Implementing memcmp

Asked 16/2, 2011 at 14:31 Answered 25/11, 2012 at 14:17

The following is the Microsoft CRT implementation of memcmp:

int memcmp(const void* buf1,
           const void* buf2,
           size_t count)
{
    if(!count)
        return(0);

    while(--count && *(char*)buf1 == *(char*)buf2 ) {
        buf1 = (char*)buf1 + 1;
        buf2 = (char*)buf2 + 1;
    }

    return(*((unsigned char*)buf1) - *((unsigned char*)buf2));
}

It basically performs a byte by byte comparision.

My question is in two parts:

Is there any reason to not alter this to an int by int comparison until count < sizeof(int), then do a byte by byte comparision for what remains?
If I were to do 1, are there any potential/obvious problems?

Notes: I'm not using the CRT at all, so I have to implement this function anyway. I'm just looking for advice on how to implement it correctly.

Cuneo answered 16/2, 2011 at 14:31 Comment(4)

This isn't quite true for the most part. Assuming you compile with optimizations on, it's going to turn into a compiler intrinsic, rather than call the CRT's implementation. – Weber 16/2, 2011 at 15:19

Added in the C tag as this is really a C question – Kierkegaardian 16/2, 2011 at 15:46

When optimizing, one question to think about is how large of a data size is needed before any significant improvement is seen? Sometimes the overhead of executing the function takes up more time than the actual comparison. – Polypody 16/2, 2011 at 17:41

Is this really the implementation? I would have thought they're using SIMD instructions (SSE). – Kovacs 25/11, 2012 at 14:33

You could do it as an int-by-int comparison or an even wider data type if you wish.

The two things you have to watch out for (at a minimum) are an overhang at the start as well as the end, and whether the alignments are different between the two areas.

Some processors run slower if you access values without following their alignment rules (some even crash if you try it).

So your code could probably do char comparisons up to an int alignment area, then int comparisons, then char comparisons again but, again, the alignments of both areas will probably matter.

Whether that extra code complexity is worth whatever savings you will get depends on many factors outside your control. A possible method would be to detect the ideal case where both areas are aligned identically and do it a fast way, otherwise just do it character by character.

Target answered 16/2, 2011 at 14:34 Comment(2)

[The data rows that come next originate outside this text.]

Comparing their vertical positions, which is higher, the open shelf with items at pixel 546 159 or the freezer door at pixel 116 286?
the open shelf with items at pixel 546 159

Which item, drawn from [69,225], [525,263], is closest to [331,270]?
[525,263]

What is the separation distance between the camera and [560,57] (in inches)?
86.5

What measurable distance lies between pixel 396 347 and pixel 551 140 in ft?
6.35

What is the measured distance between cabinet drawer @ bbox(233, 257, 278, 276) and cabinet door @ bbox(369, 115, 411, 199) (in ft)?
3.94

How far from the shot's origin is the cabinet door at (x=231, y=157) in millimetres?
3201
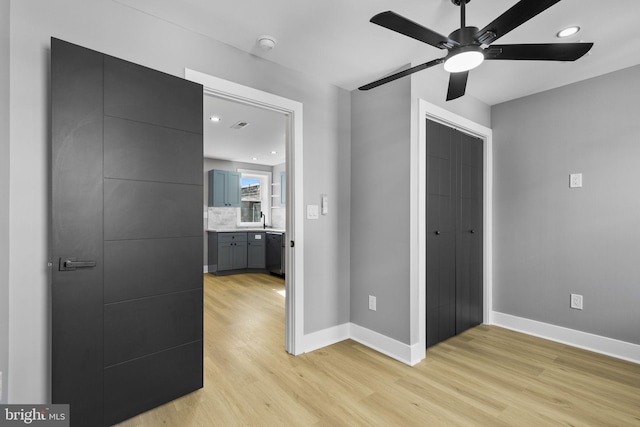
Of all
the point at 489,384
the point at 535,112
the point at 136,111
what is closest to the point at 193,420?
the point at 136,111

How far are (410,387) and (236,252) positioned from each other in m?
4.65

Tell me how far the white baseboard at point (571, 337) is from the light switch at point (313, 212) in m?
2.40

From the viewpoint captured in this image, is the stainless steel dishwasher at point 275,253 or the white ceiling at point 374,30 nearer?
the white ceiling at point 374,30

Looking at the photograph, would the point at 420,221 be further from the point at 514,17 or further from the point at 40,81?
the point at 40,81

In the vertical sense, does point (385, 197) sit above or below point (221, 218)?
above

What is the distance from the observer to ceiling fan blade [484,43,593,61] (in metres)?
1.48

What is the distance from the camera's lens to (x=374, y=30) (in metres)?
2.07

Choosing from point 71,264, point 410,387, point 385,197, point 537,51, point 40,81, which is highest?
point 537,51

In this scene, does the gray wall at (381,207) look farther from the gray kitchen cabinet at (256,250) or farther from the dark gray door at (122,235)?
the gray kitchen cabinet at (256,250)

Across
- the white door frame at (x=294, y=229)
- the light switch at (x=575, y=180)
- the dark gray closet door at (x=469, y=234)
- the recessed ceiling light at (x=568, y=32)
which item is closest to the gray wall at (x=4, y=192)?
the white door frame at (x=294, y=229)

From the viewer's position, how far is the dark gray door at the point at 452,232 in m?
2.80

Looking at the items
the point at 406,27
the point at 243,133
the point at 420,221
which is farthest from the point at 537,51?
the point at 243,133

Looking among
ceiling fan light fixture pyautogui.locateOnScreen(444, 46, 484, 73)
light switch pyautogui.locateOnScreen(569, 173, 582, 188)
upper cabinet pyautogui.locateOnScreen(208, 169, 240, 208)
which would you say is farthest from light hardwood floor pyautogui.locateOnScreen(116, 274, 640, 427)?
upper cabinet pyautogui.locateOnScreen(208, 169, 240, 208)

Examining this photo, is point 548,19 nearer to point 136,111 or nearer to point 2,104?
point 136,111
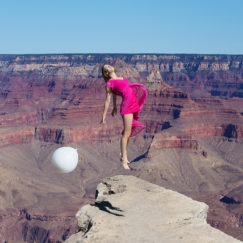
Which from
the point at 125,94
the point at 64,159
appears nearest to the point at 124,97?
the point at 125,94

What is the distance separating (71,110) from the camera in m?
150

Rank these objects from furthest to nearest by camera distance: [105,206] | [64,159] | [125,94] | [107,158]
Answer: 1. [107,158]
2. [105,206]
3. [64,159]
4. [125,94]

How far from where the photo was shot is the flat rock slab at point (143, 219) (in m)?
14.8

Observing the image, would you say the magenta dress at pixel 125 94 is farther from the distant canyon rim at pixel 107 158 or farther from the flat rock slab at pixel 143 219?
the distant canyon rim at pixel 107 158

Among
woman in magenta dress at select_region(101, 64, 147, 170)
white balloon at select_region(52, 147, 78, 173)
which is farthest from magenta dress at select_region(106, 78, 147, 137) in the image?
white balloon at select_region(52, 147, 78, 173)

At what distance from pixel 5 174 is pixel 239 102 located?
11441 centimetres

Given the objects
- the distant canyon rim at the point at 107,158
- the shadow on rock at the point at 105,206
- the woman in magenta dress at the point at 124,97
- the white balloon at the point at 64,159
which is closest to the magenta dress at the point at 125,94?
the woman in magenta dress at the point at 124,97

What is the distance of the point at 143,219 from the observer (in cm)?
1606

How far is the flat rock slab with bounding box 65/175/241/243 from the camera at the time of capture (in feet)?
48.5

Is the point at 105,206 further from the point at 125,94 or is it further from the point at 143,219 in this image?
the point at 125,94

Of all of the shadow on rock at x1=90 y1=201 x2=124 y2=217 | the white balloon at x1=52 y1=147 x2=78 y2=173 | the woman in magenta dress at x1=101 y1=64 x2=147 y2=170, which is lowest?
the shadow on rock at x1=90 y1=201 x2=124 y2=217

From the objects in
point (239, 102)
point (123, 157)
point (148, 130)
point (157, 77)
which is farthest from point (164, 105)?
point (123, 157)

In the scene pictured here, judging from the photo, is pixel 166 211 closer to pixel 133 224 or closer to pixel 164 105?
pixel 133 224

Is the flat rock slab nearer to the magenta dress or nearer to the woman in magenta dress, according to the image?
the woman in magenta dress
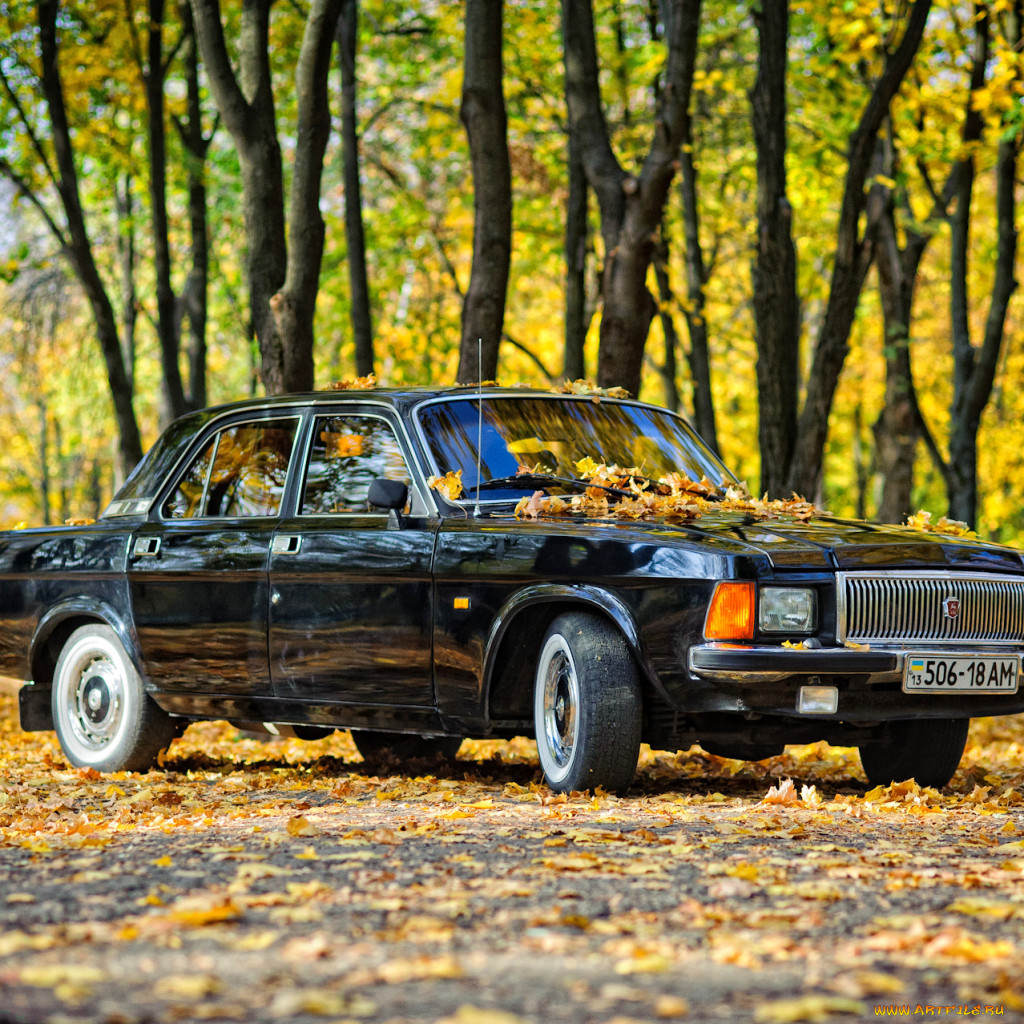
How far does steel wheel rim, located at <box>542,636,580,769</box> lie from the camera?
21.4ft

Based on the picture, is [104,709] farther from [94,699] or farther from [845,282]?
[845,282]

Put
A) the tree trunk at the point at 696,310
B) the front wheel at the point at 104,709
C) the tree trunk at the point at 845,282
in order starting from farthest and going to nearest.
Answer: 1. the tree trunk at the point at 696,310
2. the tree trunk at the point at 845,282
3. the front wheel at the point at 104,709

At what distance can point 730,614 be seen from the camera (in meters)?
6.09

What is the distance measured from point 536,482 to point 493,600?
2.27 feet

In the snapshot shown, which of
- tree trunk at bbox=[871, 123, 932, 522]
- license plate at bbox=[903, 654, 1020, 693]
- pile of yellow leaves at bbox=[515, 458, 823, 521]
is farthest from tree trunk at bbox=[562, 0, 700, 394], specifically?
license plate at bbox=[903, 654, 1020, 693]

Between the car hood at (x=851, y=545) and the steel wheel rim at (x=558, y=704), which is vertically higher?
the car hood at (x=851, y=545)

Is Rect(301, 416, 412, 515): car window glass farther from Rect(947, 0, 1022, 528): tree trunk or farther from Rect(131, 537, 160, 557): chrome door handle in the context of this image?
Rect(947, 0, 1022, 528): tree trunk

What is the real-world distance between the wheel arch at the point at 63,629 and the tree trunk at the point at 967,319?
8790 mm

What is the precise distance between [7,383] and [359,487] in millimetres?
42080

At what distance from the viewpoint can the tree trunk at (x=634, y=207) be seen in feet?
37.9

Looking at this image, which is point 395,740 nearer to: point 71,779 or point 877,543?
point 71,779

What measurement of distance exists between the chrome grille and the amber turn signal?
15.4 inches

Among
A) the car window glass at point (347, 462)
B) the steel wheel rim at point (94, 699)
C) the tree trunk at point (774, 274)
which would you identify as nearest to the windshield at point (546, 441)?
the car window glass at point (347, 462)

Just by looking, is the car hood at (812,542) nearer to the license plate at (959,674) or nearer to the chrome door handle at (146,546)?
the license plate at (959,674)
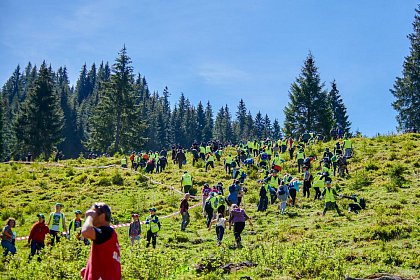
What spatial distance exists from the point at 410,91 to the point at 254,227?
46.3 metres

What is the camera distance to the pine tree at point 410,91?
5541 centimetres

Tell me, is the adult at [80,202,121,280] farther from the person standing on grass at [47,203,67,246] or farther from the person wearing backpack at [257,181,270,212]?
the person wearing backpack at [257,181,270,212]

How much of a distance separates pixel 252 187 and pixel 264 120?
117187 mm

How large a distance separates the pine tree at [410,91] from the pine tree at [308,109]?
10173 mm

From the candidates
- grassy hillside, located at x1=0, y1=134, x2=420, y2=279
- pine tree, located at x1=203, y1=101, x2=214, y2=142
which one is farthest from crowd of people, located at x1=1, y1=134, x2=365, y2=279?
pine tree, located at x1=203, y1=101, x2=214, y2=142

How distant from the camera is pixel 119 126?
60.6 metres

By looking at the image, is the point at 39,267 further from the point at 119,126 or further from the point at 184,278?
the point at 119,126

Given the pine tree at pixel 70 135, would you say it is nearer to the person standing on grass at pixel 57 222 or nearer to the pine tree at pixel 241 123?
the pine tree at pixel 241 123

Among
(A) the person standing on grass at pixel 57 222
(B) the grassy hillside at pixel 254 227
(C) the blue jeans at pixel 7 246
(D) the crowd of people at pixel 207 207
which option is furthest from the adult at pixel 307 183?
(C) the blue jeans at pixel 7 246

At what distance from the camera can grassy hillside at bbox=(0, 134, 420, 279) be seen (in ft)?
33.9

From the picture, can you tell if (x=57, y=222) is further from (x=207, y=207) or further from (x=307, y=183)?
(x=307, y=183)

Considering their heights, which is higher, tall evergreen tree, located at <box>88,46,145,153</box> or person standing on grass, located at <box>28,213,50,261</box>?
tall evergreen tree, located at <box>88,46,145,153</box>

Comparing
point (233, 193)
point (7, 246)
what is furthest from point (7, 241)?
point (233, 193)

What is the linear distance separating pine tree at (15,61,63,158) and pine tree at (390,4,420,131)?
159 ft
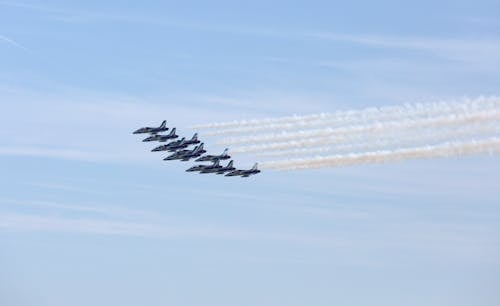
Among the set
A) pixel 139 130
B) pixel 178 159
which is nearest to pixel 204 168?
pixel 178 159

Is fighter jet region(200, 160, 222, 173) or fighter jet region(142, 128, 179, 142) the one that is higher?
fighter jet region(142, 128, 179, 142)

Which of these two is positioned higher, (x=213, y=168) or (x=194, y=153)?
(x=194, y=153)

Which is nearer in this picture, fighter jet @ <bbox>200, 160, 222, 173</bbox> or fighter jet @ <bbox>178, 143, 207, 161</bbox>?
fighter jet @ <bbox>200, 160, 222, 173</bbox>

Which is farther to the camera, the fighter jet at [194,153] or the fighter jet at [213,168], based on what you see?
the fighter jet at [194,153]

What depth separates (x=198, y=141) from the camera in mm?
153875

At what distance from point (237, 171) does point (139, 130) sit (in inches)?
821

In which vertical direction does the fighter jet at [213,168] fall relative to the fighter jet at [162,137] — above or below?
below

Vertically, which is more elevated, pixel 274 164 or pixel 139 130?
pixel 139 130

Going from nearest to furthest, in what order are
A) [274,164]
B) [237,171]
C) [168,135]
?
[274,164] → [237,171] → [168,135]

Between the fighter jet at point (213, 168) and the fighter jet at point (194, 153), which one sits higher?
the fighter jet at point (194, 153)

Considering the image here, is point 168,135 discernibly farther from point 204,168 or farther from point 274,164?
point 274,164

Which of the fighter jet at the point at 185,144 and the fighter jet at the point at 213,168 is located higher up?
the fighter jet at the point at 185,144

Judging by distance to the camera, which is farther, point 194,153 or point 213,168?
point 194,153

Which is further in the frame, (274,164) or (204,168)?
(204,168)
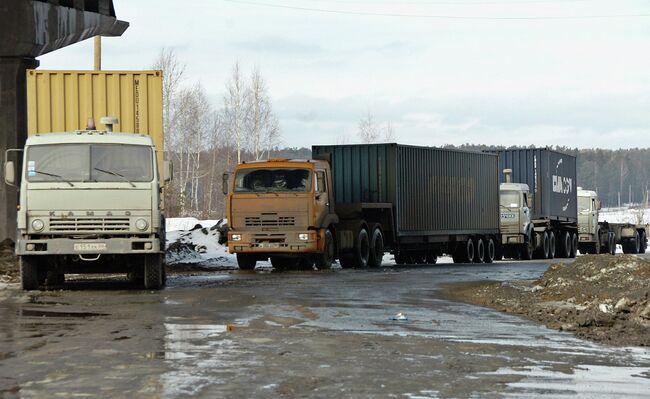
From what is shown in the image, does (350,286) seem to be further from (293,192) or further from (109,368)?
(109,368)

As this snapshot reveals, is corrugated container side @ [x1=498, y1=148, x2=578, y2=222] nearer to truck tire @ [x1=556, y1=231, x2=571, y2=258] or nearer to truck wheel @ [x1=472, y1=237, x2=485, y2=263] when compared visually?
truck tire @ [x1=556, y1=231, x2=571, y2=258]

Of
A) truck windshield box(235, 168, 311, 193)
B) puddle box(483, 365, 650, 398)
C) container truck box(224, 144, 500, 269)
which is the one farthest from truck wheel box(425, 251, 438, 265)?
puddle box(483, 365, 650, 398)

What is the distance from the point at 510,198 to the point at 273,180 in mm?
16397

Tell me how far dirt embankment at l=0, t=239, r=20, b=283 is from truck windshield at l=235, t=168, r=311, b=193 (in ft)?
17.1

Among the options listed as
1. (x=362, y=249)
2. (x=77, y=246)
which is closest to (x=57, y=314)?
(x=77, y=246)

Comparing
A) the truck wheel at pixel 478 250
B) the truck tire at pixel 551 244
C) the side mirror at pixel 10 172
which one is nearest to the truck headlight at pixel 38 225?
the side mirror at pixel 10 172

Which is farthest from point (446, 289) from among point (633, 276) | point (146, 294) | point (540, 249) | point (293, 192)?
point (540, 249)

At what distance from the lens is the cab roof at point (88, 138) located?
18.5 m

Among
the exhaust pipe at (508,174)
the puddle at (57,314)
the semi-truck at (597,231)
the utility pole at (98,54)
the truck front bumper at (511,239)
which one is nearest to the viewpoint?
the puddle at (57,314)

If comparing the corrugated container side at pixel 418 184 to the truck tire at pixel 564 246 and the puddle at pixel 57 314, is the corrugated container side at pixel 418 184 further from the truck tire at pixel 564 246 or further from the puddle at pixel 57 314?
the puddle at pixel 57 314

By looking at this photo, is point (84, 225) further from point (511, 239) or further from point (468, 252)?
point (511, 239)

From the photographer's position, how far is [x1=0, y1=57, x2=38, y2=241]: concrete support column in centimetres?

Wouldn't that optimization also require that both pointers overhang at the start by the same amount. – Thither 17/2, 2011 at 11:50

That optimisation is possible but I suspect that with all the casting that would be involved (to uintptr_t from void for alignment check, to int* for comparisons and char*...) it would be quicker to just drop down to assembly and hack it together... – Cultural 13/3, 2014 at 21:4

The optimization you propose is very common. The biggest concern would be if you try to run it on a processor that doesn't allow unaligned accesses for anything other than a single byte, or is slower in that mode; the x86 family doesn't have that problem.

It's also more complicated, and thus more likely to contain a bug.

Hedley answered 16/2, 2011 at 14:36 Comment(5)

Aligned access of both pointers is required for performance (especially when using 128-bit sse). See Importance of alignment even on x86 machines (admittedly from 2004, but should give you some idea of the luriking terrors). – Yashmak 16/2, 2011 at 14:57

@bobbogo: misaligned SSE access is much faster on modern Intel processors than it was in 2004; aligned access should still be preferred when possible, but I have seen many situations where misaligned access was faster than aligned access + software fixup. – Publishing 16/2, 2011 at 15:55

@Stephen Canon: Yeah, YMMV as usual. Presumably for small areas it doesn't really matter how inefficient you are. Is there a limit on the memory block size where aligned access + software fixup bcomes faster than without the fixup on the newest CPUs? – Yashmak 16/2, 2011 at 16:26

@bobbogo: Not really, no. There are certain highly specific scenarios where it's faster, but in general, unaligned SSE access (even when it crosses a cacheline or page boundary) is quite fast on i5/i7 cores. (Note that aligned access is still faster, so you should always make sure that at least one of your accesses is aligned; it's just that when you're reading from multiple arrays, you should generally align those you can and use misaligned access on the others now instead of trying to do something more clever). – Publishing 16/2, 2011 at 16:32

Just to offer some concrete numbers, from the Intel optimization manual, on i7 for data in L1 cache: misaligned loads that do not cross a cacheline boundary are exactly as fast as aligned loads (single-cycle throughput), and misaligned loads that do cross a cacheline boundary take about 4 cycles (compare to ~20 cycles on earlier microarchitectures). – Publishing 16/2, 2011 at 16:35

Don't forget that when you find a mismatch within a larger chunk, you must then identify the first differing char within that chunk so that you can calculate the correct return value (memcmp() returns the difference of the first differing bytes, treated as unsigned char values).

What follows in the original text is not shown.